"Without the CDO’s support, I probably would have looked to do something in finance or consulting. Instead, I found exactly what I was looking for."
Choose your best options
MIT Sloan provides a broad range of career development services to help students reach their professional goals. Through the Career Development Office (CDO), the School offers extensive resources to help students connect with companies, alumni, and business leaders, who can help guide you toward a rewarding careers.
During the academic year, the CDO sponsors a number of programs and seminars designed to help you develop skills and strategies that will assist you in setting and achieving your career goals.
Career Core, an integrated part of the first-semester Core, combines theory and practice to help you refine your career management skills before the recruiting period begins. Drawing on the strengths of both faculty and CDO staff, Career Core provides valuable experience in career planning, networking, persuasive communication, interviewing, and negotiation.
Exploring Career Options and Networking Events
CDO-sponsored corporate discussions, company presentations, expert panels, and other networking events provide a chance for you to explore many different industries, including those you may not have previously considered for a career. The CDO works to provide numerous opportunities for you to meet and interact with corporate leaders, entrepreneurs, and company representatives from all realms of the business world, in order to give you a broad range of options for making informed career decisions.
= = = = = = =
# EXERCISE TASKS:
1. In the passage on MIT Sloan's career services, whose strengths does Career Core draw on?
2. Carry on the passage on MIT Sloan's career services, picking up after its final sentence.

# STORED DATA:
= = = = = = =
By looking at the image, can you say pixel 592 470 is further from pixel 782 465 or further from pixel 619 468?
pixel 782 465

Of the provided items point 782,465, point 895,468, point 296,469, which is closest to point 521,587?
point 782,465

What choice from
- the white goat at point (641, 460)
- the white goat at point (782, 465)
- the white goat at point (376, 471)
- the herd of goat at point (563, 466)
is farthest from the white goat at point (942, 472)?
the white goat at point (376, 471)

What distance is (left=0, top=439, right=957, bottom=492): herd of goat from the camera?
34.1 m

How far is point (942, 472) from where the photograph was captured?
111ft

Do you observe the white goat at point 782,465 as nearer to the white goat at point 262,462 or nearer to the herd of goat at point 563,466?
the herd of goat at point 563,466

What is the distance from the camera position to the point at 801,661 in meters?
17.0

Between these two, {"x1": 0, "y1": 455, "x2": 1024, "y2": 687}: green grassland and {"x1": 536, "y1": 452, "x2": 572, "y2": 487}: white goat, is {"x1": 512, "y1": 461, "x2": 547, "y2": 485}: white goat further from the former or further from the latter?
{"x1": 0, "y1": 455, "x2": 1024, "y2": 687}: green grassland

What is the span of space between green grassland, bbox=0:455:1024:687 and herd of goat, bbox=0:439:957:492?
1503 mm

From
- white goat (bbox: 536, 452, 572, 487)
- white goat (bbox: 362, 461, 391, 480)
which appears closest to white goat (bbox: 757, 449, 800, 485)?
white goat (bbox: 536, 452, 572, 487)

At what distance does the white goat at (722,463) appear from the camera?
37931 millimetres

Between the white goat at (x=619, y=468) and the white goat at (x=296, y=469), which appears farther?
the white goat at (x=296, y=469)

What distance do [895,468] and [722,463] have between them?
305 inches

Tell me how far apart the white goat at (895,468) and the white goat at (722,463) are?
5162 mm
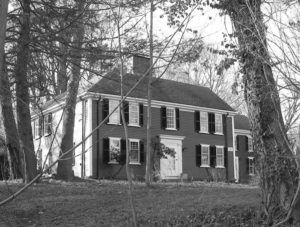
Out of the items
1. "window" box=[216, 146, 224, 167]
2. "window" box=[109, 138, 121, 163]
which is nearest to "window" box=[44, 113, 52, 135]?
"window" box=[109, 138, 121, 163]

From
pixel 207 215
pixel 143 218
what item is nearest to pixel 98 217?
pixel 143 218

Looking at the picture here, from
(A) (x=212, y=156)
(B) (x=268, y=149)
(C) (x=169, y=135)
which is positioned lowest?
(B) (x=268, y=149)

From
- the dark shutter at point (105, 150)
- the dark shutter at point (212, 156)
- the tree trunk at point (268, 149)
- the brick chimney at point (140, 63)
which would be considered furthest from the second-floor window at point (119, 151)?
the tree trunk at point (268, 149)

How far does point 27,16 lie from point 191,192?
6669mm

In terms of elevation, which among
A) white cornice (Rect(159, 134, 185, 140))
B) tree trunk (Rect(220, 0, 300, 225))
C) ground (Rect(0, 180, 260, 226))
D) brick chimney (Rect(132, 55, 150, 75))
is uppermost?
brick chimney (Rect(132, 55, 150, 75))

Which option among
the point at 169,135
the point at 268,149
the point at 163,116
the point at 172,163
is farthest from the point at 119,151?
the point at 268,149

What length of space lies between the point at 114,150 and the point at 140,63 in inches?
659

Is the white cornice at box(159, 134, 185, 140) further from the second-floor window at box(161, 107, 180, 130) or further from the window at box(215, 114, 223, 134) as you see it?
the window at box(215, 114, 223, 134)

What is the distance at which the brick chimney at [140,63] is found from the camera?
32.4 feet

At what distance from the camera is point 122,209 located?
10148 millimetres

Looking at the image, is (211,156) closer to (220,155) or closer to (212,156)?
(212,156)

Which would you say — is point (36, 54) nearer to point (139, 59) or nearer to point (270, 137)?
Answer: point (139, 59)

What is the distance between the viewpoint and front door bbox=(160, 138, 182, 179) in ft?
95.0

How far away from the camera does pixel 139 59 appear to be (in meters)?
10.3
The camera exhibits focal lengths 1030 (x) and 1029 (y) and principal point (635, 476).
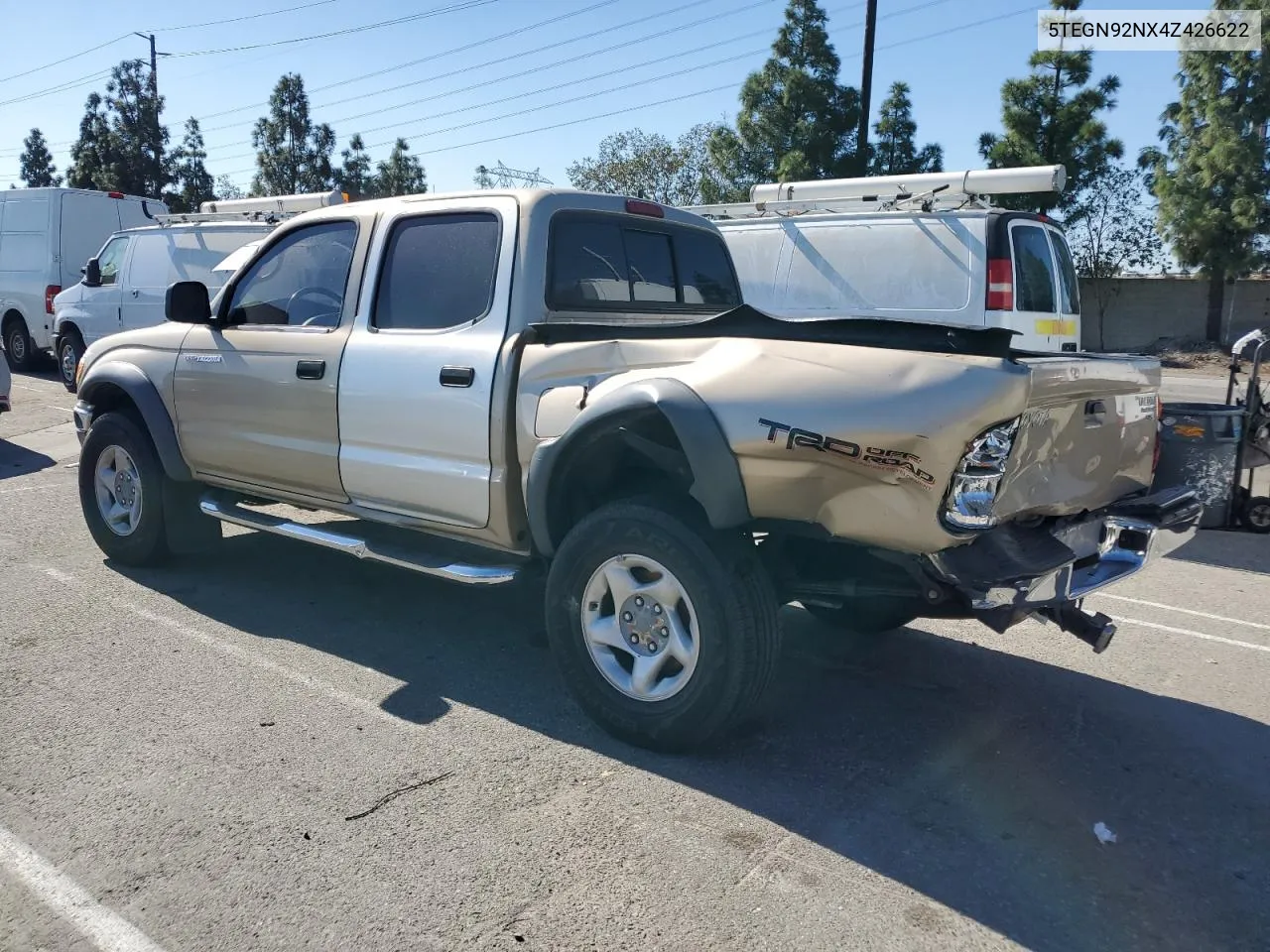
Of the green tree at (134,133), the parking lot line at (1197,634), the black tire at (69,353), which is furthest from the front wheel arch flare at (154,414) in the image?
the green tree at (134,133)

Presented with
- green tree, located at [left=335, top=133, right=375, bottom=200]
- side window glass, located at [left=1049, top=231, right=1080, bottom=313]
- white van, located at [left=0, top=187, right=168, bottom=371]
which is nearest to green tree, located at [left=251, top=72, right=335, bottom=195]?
green tree, located at [left=335, top=133, right=375, bottom=200]

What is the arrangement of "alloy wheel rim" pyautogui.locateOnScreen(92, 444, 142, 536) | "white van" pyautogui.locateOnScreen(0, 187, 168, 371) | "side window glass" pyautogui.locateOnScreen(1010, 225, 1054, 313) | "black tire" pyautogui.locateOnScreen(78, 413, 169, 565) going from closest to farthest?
"black tire" pyautogui.locateOnScreen(78, 413, 169, 565) → "alloy wheel rim" pyautogui.locateOnScreen(92, 444, 142, 536) → "side window glass" pyautogui.locateOnScreen(1010, 225, 1054, 313) → "white van" pyautogui.locateOnScreen(0, 187, 168, 371)

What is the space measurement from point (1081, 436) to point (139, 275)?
517 inches

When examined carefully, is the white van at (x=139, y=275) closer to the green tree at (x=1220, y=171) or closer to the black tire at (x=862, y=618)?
the black tire at (x=862, y=618)

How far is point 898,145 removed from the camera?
81.2 ft

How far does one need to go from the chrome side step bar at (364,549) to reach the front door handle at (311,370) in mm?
746

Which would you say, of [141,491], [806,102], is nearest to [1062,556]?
[141,491]

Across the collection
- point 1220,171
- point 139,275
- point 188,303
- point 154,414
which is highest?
point 1220,171

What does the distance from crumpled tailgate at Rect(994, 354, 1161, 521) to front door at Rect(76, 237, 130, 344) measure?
13272 mm

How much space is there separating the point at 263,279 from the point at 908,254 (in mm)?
5718

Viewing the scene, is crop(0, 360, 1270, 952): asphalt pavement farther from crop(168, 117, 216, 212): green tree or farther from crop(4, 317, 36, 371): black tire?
crop(168, 117, 216, 212): green tree

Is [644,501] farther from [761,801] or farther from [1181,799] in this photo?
[1181,799]

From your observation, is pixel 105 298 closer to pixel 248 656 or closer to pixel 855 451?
pixel 248 656

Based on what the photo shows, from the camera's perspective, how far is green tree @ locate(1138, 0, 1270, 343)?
2625 cm
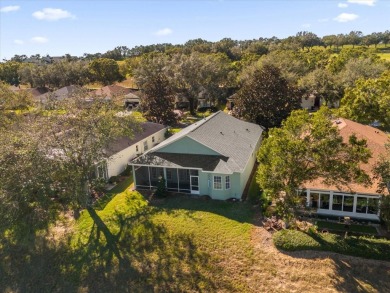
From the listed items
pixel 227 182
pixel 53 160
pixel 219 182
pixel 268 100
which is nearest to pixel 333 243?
pixel 227 182

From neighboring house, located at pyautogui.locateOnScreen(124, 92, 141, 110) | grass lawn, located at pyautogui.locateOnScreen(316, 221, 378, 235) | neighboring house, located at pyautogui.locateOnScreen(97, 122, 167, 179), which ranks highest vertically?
neighboring house, located at pyautogui.locateOnScreen(124, 92, 141, 110)

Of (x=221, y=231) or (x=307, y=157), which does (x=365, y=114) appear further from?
(x=221, y=231)

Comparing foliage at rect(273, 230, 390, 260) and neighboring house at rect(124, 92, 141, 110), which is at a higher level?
neighboring house at rect(124, 92, 141, 110)

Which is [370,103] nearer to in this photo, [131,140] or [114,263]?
[131,140]

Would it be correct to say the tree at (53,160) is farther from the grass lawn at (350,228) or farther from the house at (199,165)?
the grass lawn at (350,228)

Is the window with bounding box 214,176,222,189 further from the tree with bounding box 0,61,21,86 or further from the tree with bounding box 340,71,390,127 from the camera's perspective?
the tree with bounding box 0,61,21,86

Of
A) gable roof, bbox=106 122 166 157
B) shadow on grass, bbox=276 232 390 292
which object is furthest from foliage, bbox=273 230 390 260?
gable roof, bbox=106 122 166 157
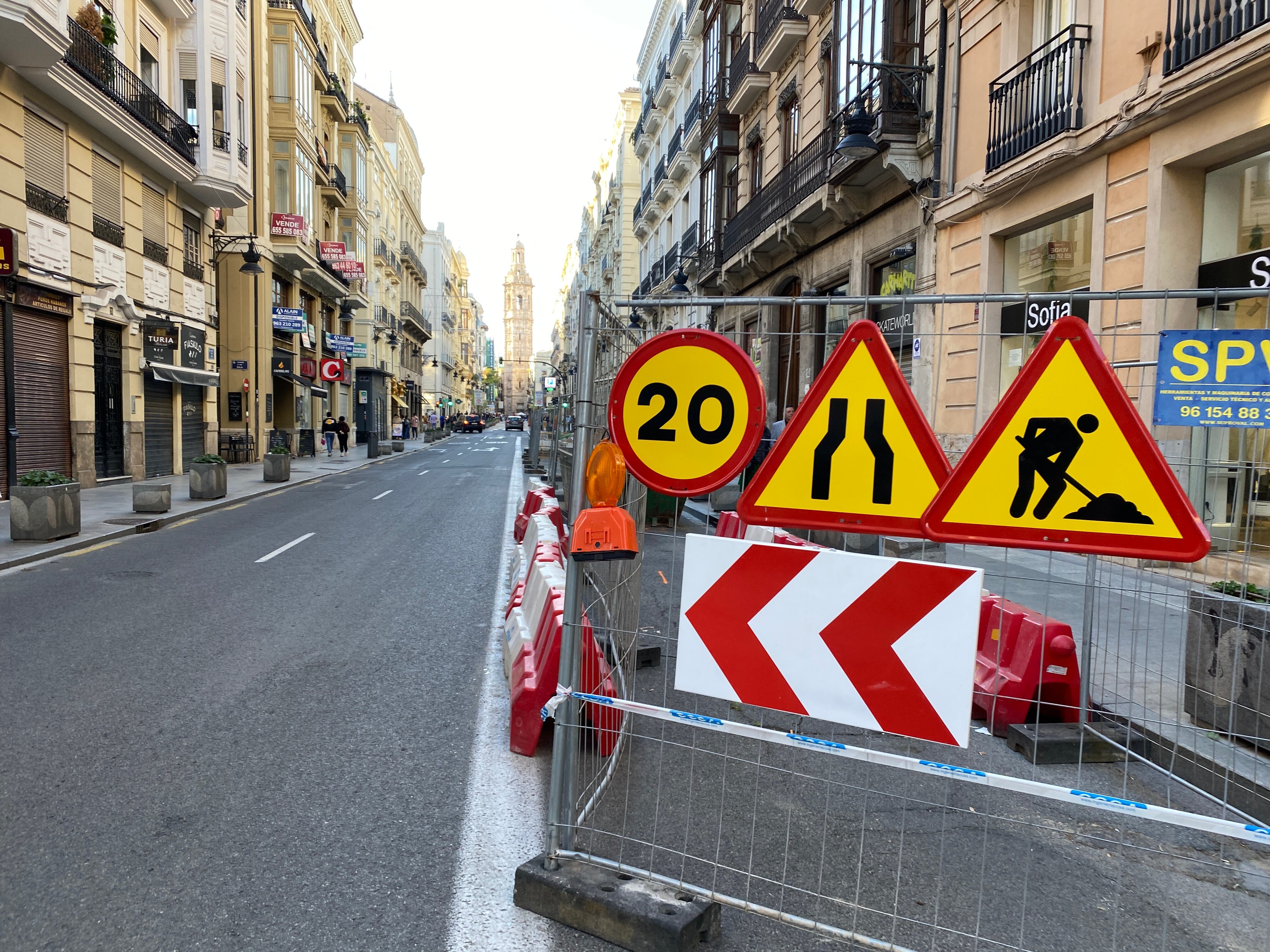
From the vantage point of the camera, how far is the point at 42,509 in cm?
1030

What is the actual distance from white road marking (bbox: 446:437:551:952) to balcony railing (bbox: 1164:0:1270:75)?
29.8ft

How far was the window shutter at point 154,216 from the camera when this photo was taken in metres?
20.3

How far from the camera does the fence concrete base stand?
2.55 meters

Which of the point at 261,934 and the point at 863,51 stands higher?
the point at 863,51

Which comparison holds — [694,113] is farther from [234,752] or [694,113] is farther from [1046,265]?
[234,752]

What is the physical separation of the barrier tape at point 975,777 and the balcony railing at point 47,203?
17.6 meters

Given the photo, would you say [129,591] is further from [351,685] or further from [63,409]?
[63,409]

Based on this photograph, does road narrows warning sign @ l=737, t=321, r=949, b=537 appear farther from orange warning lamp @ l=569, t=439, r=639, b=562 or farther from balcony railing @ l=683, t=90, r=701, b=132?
balcony railing @ l=683, t=90, r=701, b=132

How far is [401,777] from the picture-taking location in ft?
= = = = = = =
# ANSWERS PER TASK:
1. Faculty and CDO staff.

2.
Career Resource Center
The Career Resource Center (CRC) offers an expansive collection of both print and electronic career-related resources, including numerous members-only online database and information systems. In addition to a variety of business periodicals and career-related books, the CRC has staff members who can help expedite your access to industry-specific resources.
Online Career Management Materials
The CDO offers a collection of electronic media containing valuable information on career exploration, career selection, and the job search and selection process. Upon matriculation, you can gain access to the CDO's My Sloan Web pages that link to a broad range of sources. In addition, MIT Sloan's Career Central keeps students up to date on career activities happening around campus, opportunities to apply for jobs, finding company contacts, and scheduling interviews.
Many top recruiters come to MIT Sloan to showcase their companies to students through formal presentations. These fall semester presentations provide a unique on-campus opportunity for you to network with local, national, and global corporate leaders.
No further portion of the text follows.